Intensity-modulated radiation therapy (IMRT) is an increasingly popular technical means of tightly focusing the radiation dose around a cancer. As with stereotactic radiotherapy, IMRT uses multiple fields and angles to converge on the target. The potential for total dose escalation and for escalation of daily fraction size to the gross cancer is exciting. The excitement, however, has greatly overshadowed a range of radiobiological and clinical concerns.

Moulder, J. E. Report on an Interagency Workshop on the Radiobiology of Nuclear Terrorism. Molecular and Cellular Biology of Moderate Dose (1–10 Sv) Radiation and Potential Mechanisms of Radiation Protection (Bethesda, Maryland, December 17–18, 2001) Radiat. Res. 158, 118–124 (2002).

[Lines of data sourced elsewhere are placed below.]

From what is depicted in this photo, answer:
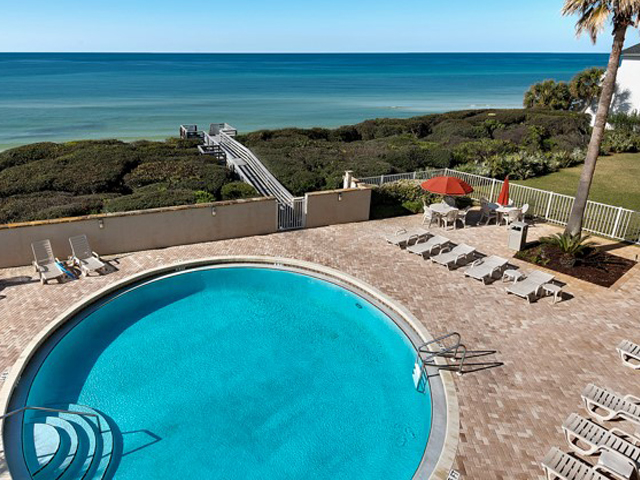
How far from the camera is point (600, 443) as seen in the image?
6.78m

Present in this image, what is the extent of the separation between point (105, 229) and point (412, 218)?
11.1 metres

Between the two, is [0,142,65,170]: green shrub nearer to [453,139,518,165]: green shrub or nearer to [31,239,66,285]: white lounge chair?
[31,239,66,285]: white lounge chair

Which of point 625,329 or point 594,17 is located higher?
point 594,17

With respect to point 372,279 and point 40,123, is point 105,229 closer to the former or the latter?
point 372,279

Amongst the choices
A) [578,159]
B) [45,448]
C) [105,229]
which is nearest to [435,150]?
[578,159]

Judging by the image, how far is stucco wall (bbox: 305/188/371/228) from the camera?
16000 millimetres

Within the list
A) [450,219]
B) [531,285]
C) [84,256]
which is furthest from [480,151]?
[84,256]

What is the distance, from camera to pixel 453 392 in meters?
8.33

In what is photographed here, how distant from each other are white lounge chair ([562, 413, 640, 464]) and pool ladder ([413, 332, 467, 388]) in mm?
2062

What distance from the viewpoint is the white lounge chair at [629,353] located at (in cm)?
902

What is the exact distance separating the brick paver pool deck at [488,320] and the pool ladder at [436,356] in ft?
1.21

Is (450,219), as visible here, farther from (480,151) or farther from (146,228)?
(480,151)

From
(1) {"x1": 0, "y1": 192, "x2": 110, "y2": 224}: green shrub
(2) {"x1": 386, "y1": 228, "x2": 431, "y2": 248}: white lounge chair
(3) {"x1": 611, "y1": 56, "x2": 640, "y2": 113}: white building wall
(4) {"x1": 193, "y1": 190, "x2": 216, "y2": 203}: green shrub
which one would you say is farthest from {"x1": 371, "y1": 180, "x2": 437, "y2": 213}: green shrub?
(3) {"x1": 611, "y1": 56, "x2": 640, "y2": 113}: white building wall

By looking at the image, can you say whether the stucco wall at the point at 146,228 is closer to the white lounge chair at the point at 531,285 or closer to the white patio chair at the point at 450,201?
the white patio chair at the point at 450,201
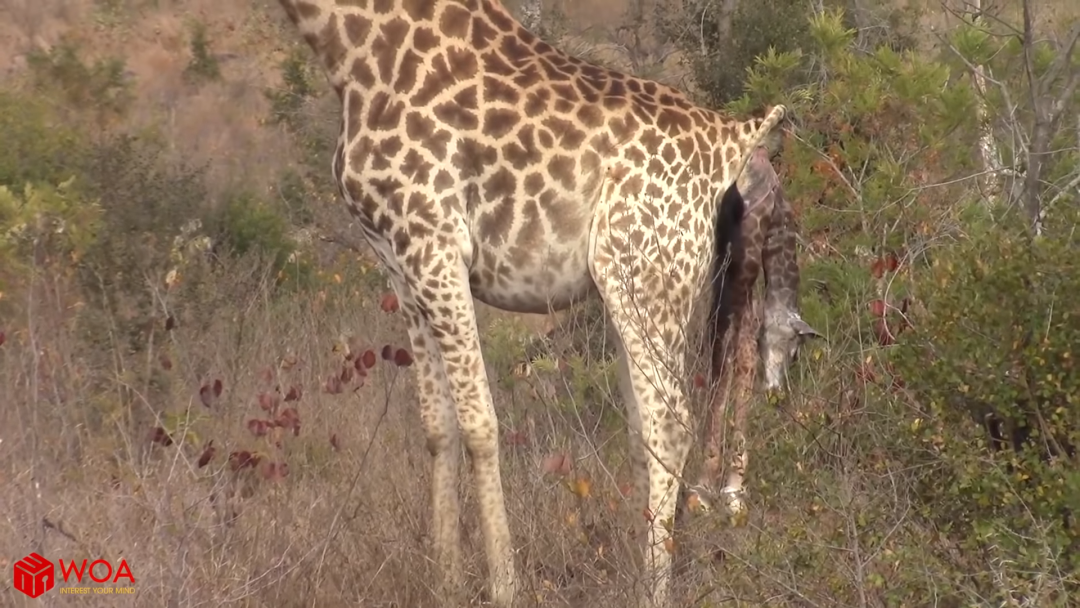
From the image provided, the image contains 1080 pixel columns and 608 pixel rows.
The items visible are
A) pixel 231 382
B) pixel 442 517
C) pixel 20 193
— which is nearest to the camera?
pixel 442 517

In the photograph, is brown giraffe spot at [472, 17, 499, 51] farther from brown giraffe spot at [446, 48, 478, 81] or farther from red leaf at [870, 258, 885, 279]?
red leaf at [870, 258, 885, 279]

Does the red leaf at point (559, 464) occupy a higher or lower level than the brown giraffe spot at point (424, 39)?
lower

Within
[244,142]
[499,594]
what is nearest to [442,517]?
[499,594]

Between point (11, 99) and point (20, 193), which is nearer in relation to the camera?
point (20, 193)

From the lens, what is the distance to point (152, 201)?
872 centimetres

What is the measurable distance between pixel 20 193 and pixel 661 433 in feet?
18.3

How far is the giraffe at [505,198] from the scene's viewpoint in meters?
4.77

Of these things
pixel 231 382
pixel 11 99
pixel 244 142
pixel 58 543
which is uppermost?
pixel 58 543

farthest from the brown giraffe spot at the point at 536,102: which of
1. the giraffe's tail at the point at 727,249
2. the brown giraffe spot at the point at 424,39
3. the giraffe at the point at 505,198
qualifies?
the giraffe's tail at the point at 727,249

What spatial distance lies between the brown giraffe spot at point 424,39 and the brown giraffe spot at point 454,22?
0.13 ft

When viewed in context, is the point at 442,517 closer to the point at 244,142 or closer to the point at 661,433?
the point at 661,433

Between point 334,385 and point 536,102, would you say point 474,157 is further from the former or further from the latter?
point 334,385

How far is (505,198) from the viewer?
4.83 meters

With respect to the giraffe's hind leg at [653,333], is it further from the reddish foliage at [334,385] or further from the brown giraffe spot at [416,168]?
the reddish foliage at [334,385]
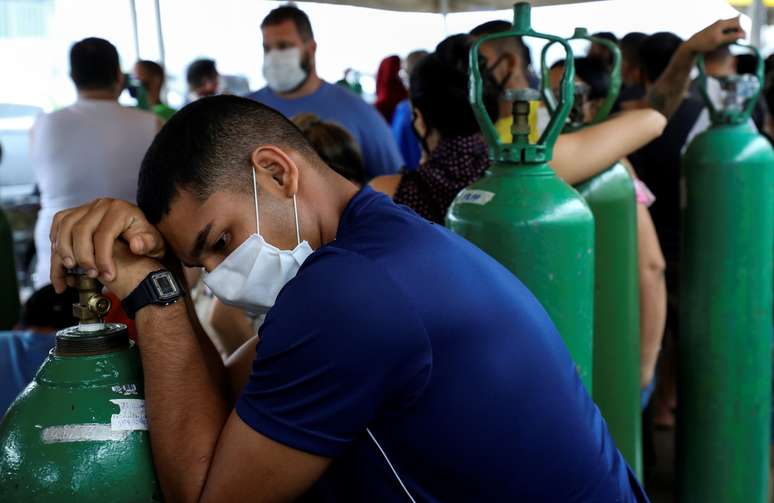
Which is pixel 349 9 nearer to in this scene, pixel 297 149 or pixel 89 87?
pixel 89 87

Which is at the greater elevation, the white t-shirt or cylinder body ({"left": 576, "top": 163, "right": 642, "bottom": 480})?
the white t-shirt

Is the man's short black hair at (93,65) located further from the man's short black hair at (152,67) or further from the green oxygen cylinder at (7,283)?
the man's short black hair at (152,67)

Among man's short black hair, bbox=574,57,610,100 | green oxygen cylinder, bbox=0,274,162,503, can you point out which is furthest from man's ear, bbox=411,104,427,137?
green oxygen cylinder, bbox=0,274,162,503

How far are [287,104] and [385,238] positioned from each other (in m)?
2.26

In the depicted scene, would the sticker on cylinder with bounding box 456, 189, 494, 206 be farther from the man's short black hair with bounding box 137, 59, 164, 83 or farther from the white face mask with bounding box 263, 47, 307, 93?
the man's short black hair with bounding box 137, 59, 164, 83

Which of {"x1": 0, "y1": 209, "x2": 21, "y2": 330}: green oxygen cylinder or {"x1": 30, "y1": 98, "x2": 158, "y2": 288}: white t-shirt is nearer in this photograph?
{"x1": 30, "y1": 98, "x2": 158, "y2": 288}: white t-shirt

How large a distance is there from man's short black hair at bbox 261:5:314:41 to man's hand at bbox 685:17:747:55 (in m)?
1.49

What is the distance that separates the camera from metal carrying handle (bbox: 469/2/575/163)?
166 cm

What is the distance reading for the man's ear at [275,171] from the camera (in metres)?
1.16

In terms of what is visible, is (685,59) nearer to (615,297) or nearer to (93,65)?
(615,297)

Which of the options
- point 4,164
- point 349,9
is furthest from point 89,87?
point 4,164

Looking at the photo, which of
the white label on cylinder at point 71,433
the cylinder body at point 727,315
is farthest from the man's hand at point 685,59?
the white label on cylinder at point 71,433

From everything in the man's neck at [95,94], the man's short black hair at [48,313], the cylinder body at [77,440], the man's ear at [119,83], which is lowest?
the man's short black hair at [48,313]

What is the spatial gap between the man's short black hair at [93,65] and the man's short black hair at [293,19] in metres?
0.59
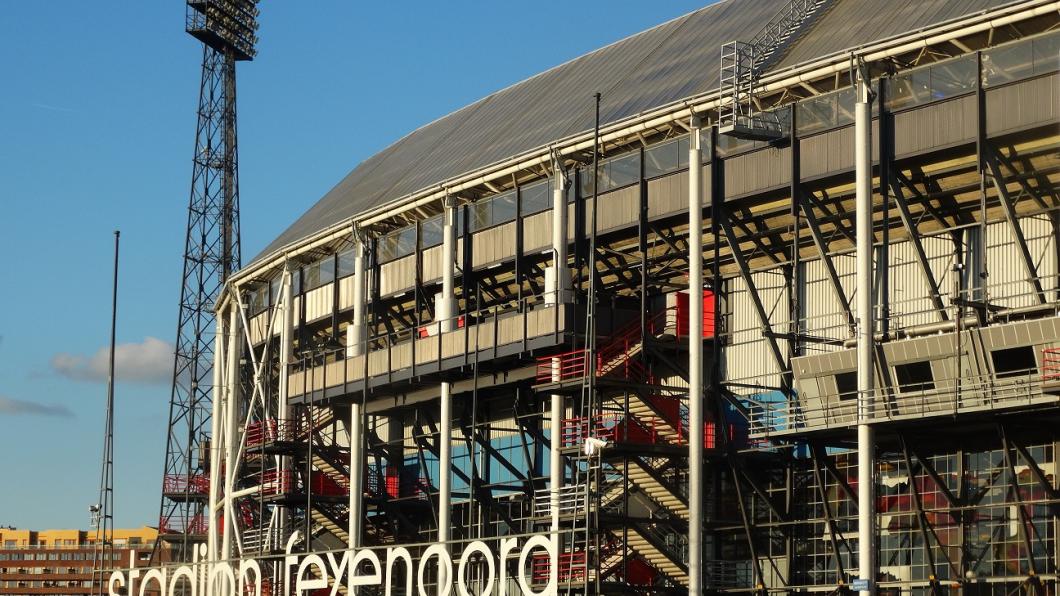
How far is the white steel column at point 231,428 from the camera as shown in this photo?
81625 millimetres

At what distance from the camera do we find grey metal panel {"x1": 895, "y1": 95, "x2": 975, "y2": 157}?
48750 millimetres

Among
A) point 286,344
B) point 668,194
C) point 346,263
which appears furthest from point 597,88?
point 286,344

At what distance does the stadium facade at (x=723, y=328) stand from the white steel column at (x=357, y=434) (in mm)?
122

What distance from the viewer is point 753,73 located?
5709 centimetres

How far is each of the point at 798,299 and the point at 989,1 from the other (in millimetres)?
11842

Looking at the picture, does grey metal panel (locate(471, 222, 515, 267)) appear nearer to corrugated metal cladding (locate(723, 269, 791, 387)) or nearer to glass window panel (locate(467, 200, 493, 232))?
glass window panel (locate(467, 200, 493, 232))

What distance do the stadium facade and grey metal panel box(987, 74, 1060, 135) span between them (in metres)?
0.09

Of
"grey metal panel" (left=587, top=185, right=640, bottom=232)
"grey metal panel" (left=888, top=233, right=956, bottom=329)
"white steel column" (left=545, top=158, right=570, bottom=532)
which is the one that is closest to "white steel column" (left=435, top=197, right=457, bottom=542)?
"white steel column" (left=545, top=158, right=570, bottom=532)

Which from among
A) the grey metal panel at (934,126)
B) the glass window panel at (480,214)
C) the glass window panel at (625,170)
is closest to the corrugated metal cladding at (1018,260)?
the grey metal panel at (934,126)

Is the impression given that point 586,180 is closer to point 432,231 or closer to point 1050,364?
point 432,231

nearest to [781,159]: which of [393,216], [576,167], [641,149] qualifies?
[641,149]

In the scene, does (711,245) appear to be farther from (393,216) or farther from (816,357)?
(393,216)

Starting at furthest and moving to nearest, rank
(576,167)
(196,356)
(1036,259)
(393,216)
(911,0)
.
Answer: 1. (196,356)
2. (393,216)
3. (576,167)
4. (911,0)
5. (1036,259)

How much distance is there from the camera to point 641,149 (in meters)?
58.6
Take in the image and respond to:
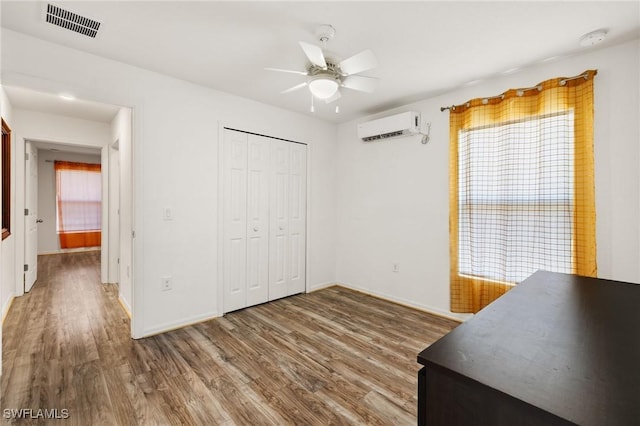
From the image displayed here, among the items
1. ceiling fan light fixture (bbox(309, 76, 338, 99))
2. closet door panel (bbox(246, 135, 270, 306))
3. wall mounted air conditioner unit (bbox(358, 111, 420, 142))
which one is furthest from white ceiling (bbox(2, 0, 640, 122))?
closet door panel (bbox(246, 135, 270, 306))

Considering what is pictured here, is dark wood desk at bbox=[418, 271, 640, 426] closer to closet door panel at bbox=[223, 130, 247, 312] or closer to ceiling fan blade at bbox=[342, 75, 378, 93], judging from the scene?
ceiling fan blade at bbox=[342, 75, 378, 93]

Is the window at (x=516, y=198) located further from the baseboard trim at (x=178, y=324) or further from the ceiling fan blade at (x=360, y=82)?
the baseboard trim at (x=178, y=324)

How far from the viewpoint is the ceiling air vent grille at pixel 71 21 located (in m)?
1.85

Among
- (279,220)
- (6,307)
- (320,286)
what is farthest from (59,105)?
(320,286)

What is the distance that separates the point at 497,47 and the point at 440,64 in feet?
1.41

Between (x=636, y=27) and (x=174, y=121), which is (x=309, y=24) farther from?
(x=636, y=27)

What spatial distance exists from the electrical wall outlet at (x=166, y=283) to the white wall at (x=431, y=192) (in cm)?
237

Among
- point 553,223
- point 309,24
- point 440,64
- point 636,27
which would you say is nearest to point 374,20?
point 309,24

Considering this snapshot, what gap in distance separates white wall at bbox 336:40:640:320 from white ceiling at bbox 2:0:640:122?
8.5 inches

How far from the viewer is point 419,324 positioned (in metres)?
3.00

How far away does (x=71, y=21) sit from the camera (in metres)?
1.94

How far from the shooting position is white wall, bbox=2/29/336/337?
89.3 inches

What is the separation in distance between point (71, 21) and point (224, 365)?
2642 millimetres

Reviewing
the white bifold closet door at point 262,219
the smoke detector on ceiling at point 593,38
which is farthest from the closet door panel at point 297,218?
the smoke detector on ceiling at point 593,38
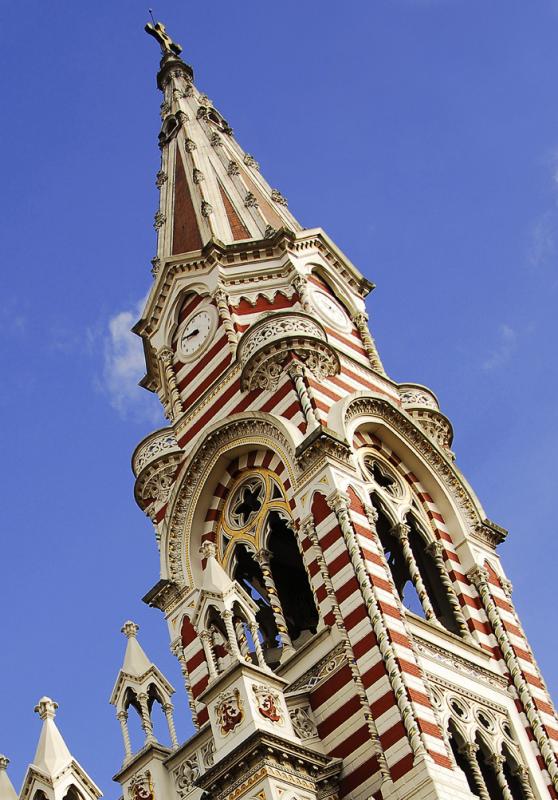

The events of September 11, 2001 have focused attention on the possibility of nuclear terrorism, and 1–10 Sv is arguably the dose range of biological interest, since doses in this range both pose a risk of acute effects and are potentially survivable. Because of this interest, a coalition of U.S. government agencies (NCI, DOD, DOE) and the Radiation Research Society convened a workshop in December 2001 “to focus on molecular, cellular and tissue changes that occur [at doses of 1–10 Sv] and potential mechanisms of radioprotection”. A draft report of this workshop was posted on the NCI website in February 2002. According to the draft, the workshop was also intended to “determine the research opportunities and resources required [and] develop a research-action plan for further discussion and implementation.” Injuries after exposure to ionizing radiation are important to patients with cancer and to populations potentially subject to accidental or intentional exposure. In these populations, partial- or whole-body exposures in the range of 1–10 Sv are possible. The consequences of exposure of limited tissue volumes to doses above 10 Sv have been researched because of their applicability to cancer therapy, while exposure to doses below 1 Sv has been researched because of nuclear fallout and space exploration issues. Except for research aimed at protection of members of the armed forces, the intervening dose range has received relatively little attention. The workshop participants concluded that although we currently have only a limited ability to deal with the consequences of radiation exposures in this range, focused research would have the potential of rapidly expanding such capabilities.